If you find that you toss and turn a lot at night, this could be the sign of an incorrectly chosen pillow. If you have to put your hand or arm under the pillow while sleeping, this too shows that your pillow is not doing the right job. Only your neck and head should ever rest on the pillow.
When sleeping on the back, placing a pillow under the knees to create a slight bend will also help to preserve the curves in the spine. The same can be accomplished when lying on the side by putting a pillow between the knees with the knees slightly bent…not quite in a fetal position, but similar.
Sometimes people don’t know where to put their arms while they’re sleeping, but hugging a pillow is a great way to help properly position the shoulders and keep the spine in line throughout the night.

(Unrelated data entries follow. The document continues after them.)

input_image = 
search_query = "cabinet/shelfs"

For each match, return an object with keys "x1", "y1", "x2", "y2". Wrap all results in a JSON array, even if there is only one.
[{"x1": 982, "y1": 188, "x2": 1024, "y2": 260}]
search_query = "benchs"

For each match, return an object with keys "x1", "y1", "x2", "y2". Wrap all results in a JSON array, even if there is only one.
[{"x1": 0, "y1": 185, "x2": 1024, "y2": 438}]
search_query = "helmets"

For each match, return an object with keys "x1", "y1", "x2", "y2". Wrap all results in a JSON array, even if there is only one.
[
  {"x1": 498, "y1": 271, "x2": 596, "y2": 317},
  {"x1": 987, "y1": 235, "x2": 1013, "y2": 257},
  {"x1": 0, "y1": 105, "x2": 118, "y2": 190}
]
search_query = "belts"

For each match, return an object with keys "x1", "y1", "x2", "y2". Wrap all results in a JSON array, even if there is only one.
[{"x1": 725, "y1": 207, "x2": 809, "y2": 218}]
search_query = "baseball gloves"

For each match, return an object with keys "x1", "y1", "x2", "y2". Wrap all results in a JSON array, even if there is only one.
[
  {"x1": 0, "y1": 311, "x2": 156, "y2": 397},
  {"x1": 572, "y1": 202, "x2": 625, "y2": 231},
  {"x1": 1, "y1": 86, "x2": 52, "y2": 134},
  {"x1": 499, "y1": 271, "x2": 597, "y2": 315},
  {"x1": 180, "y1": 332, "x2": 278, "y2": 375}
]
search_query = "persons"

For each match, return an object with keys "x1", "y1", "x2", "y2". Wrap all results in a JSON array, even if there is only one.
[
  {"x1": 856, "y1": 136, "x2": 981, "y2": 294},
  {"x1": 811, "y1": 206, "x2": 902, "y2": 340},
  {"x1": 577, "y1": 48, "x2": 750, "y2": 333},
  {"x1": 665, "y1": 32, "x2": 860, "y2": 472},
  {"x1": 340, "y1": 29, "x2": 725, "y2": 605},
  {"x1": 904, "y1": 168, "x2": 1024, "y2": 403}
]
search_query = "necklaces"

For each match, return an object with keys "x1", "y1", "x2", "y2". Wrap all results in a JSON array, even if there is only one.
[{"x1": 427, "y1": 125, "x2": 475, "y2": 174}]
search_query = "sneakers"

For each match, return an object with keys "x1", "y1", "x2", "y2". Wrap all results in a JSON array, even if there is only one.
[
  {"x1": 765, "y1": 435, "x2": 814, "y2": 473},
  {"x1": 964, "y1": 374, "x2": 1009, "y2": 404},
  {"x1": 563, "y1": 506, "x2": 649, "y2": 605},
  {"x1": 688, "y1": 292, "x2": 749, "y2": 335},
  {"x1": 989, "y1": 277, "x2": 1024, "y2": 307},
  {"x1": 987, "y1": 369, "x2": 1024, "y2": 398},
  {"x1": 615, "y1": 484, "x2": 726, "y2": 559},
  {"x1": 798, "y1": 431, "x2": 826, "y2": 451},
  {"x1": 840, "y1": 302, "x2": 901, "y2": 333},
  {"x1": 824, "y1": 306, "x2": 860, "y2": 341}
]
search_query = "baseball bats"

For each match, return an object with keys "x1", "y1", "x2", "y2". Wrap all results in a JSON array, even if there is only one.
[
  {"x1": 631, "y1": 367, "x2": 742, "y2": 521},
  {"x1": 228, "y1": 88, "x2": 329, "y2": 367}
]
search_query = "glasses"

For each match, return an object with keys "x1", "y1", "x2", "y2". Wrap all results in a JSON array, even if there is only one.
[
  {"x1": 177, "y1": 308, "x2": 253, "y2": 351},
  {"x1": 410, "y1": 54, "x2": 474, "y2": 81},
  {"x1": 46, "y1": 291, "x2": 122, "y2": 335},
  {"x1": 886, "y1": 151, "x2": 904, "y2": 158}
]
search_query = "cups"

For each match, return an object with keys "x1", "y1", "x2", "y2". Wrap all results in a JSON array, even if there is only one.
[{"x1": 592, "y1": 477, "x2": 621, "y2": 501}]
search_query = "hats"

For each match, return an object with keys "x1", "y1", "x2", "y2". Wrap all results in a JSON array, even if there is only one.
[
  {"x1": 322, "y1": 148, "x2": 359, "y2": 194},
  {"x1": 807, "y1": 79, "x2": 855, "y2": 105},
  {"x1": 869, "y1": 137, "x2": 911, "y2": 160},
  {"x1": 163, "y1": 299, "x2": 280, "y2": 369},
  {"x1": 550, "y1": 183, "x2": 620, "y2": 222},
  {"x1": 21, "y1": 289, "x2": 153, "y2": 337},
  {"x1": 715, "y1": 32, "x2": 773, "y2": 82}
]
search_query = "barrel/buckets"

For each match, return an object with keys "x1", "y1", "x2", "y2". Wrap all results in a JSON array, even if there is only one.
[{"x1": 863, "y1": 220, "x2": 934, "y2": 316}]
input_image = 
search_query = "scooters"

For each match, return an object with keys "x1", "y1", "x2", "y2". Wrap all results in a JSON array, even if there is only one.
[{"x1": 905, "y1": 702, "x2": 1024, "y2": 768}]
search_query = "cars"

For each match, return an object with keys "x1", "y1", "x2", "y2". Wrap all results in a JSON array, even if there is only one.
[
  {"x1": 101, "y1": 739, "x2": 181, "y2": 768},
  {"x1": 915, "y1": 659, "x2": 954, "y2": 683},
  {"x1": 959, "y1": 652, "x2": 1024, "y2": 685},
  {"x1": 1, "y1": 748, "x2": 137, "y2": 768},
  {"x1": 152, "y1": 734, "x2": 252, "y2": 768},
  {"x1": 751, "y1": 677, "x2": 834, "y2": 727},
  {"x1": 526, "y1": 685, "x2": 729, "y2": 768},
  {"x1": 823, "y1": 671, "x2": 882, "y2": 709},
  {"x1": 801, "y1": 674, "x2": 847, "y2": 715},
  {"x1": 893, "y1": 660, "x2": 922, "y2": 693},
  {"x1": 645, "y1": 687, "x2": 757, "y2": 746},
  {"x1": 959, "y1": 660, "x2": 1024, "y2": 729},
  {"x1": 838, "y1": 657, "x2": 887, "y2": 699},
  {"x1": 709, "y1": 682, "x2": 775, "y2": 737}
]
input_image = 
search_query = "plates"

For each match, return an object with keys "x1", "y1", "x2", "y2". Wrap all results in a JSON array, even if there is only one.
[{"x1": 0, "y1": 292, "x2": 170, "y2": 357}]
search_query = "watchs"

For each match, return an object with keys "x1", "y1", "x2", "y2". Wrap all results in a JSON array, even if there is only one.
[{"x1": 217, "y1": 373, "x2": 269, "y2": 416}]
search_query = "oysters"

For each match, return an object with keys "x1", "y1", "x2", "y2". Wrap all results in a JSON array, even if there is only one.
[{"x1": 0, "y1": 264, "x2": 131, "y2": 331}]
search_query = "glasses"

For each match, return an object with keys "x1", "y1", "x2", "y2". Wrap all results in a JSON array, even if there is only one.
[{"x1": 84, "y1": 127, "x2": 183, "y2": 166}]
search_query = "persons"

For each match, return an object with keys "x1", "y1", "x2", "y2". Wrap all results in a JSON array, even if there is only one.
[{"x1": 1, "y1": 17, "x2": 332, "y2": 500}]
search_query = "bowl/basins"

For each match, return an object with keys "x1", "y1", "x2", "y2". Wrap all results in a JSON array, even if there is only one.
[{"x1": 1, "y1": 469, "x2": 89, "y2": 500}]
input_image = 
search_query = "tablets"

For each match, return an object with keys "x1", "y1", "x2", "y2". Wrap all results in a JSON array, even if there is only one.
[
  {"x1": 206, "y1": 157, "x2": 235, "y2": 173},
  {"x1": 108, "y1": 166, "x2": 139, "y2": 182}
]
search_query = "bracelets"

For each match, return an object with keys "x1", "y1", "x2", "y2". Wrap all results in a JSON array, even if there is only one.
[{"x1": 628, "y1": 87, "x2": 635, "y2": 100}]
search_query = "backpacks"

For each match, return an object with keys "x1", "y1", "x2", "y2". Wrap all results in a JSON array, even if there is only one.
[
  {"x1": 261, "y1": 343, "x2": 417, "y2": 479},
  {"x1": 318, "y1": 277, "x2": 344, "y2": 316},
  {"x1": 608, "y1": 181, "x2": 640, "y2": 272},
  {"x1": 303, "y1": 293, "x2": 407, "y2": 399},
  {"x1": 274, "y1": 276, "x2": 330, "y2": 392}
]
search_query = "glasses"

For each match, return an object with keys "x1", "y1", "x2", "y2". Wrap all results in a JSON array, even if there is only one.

Combining these options will help “lock you in” to a great sleeping position and you may find your sleep is more restful than ever.
The right mattress matters
Of course, having a mattress that is too soft can be a big culprit to aches and pains from sleeping, disrupted sleep, and can even lead to complicating posture problems by allowing the Healthy Body to settle into positions that are problematic.
A firmer mattress that provides good support is a great investment for the amount of time we will spend on it. Almost like a comfy pair of shoes for our feet, but rather nighttime comfort for our spine!
How to sleep for better posture through exercises
Corrective exercises are also indicated when posture has worsened and/or there are structural changes to the spine. Doing these exercises prior to sleepand then sleeping in a proper position can help with the healing process and health recovery steps leading to a healthier spine, better looking posture, and improved nervous system function with less interference.
Working with a qualified healthcare provider in this regard is a wise step as it’s been found that your posture is a window to the health of your spine and your spine is a window to your health through your nervous system.
Sleep can certainly play a valuable role for many reasons when it comes to your health, and learning how to sleep well to support that process will be invaluable. Tonight, before you drift off to better places, review your sleep strategy and take note of where you can improve so that you can get some more quality sleep!